Data for this exercise ▸
* * * * * * * * *

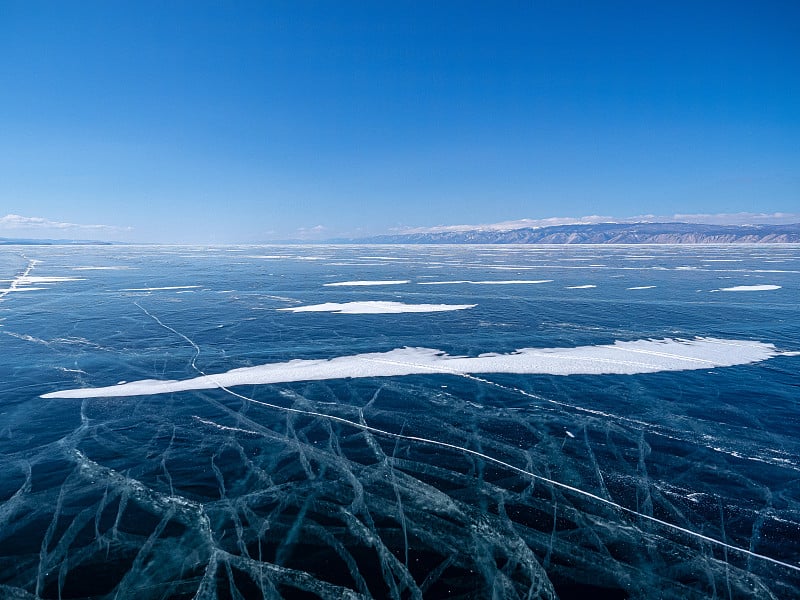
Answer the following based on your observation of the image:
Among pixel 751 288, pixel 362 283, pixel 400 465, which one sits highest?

* * * * * * * * *

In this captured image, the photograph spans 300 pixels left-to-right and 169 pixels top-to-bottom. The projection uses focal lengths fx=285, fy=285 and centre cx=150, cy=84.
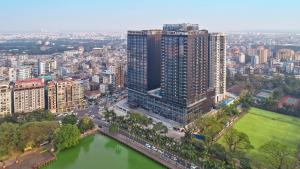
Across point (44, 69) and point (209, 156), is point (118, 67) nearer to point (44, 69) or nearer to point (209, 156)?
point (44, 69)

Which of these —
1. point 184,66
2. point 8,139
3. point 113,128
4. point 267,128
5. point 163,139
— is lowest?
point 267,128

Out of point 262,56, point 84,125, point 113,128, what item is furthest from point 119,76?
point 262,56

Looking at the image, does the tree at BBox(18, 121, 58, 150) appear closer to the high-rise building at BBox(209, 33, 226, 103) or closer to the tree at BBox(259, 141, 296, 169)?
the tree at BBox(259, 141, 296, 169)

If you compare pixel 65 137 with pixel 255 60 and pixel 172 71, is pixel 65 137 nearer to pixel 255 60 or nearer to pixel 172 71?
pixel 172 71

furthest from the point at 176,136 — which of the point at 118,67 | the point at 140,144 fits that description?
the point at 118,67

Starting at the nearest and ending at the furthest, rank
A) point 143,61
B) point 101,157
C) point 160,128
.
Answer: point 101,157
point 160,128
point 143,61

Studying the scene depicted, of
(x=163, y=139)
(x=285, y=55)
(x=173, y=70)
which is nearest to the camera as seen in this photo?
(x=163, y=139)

* * * * * * * * *

Recast the material from the line with "Answer the following" to the line with "Among pixel 751" as a Markdown table with the columns Row and Line, skipping any blank lines.

Exercise answer ▸
| Row | Line |
|---|---|
| 1 | Answer the following based on your observation of the image: |
| 2 | Among pixel 751 288, pixel 362 283, pixel 400 465, which one sits highest? |